We Used A.I. to Write Essays for Harvard, Yale and Princeton. Here’s How It Went.


A.I. chatbots can do a passable job of generating short essays. Whether their use on college applications is ethical is the subject of fierce debate.


Natasha Singer reports on the ways that tech giants and their tools are reshaping education.

As high school seniors begin working on their college applications, many are turning to A.I. chatbots like ChatGPT and Bard for assistance.

Some students say they’re using the tools to suggest personal essay topics or help structure their writing. Others are prompting the A.I. tools to generate rough drafts for their application essays or edit their pieces.

Whether college admissions offices are prepared for this new era of A.I.-assisted, or A.I.-produced, personal essays is unclear.

By the time ChatGPT reached peak media sensation early this year, applications at many selective universities and colleges had already closed. Even now, many universities have not issued guidance for high school applicants — the prospective members of the class of 2028 — on the use of A.I. tools.

While the chatbots are not yet great at simulating long-form personal essays with authentic student voices, I wondered how the A.I. tools would do on some of the shorter essay questions that elite schools like Harvard, Yale, Princeton and Dartmouth are requiring high school applicants to answer this year.

So I used several free tools to generate short essays for some Ivy League applications. The A.I. chatbots’ answers have been edited for brevity and clarity.

One short-answer question from Princeton asks applicants: “What song represents the soundtrack of your life at this moment?”
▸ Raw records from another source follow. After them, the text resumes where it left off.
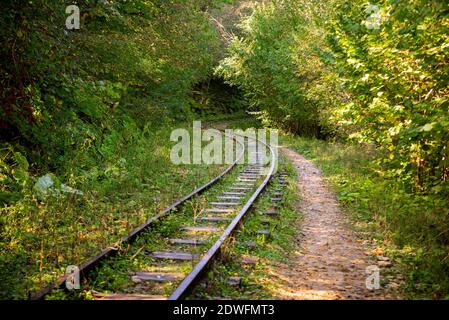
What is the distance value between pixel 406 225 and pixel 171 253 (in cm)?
407

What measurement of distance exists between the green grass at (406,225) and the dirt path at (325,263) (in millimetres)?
405

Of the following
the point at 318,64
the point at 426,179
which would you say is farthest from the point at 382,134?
the point at 318,64

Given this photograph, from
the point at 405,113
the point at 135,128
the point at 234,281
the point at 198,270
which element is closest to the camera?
the point at 198,270

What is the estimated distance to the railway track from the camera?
4.88 metres

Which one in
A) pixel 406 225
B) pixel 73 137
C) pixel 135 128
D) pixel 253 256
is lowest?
pixel 253 256

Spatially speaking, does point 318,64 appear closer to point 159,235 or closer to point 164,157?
point 164,157

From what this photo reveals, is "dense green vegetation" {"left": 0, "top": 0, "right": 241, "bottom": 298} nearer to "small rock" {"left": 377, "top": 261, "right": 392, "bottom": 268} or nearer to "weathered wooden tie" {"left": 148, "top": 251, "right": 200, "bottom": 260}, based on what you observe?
"weathered wooden tie" {"left": 148, "top": 251, "right": 200, "bottom": 260}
I prompted ChatGPT to tell me about a pop song that could represent curiosity as a soundtrack to someone’s life.

But ChatGPT’s answer, “Cake by the Ocean” — a song title that is a euphemism for sex on the beach — did not seem appropriate for a college application.

So I gave the chatbot a more specific prompt: write 50 words on “Nameless, Faceless,” a feminist grunge-pop song by Courtney Barnett.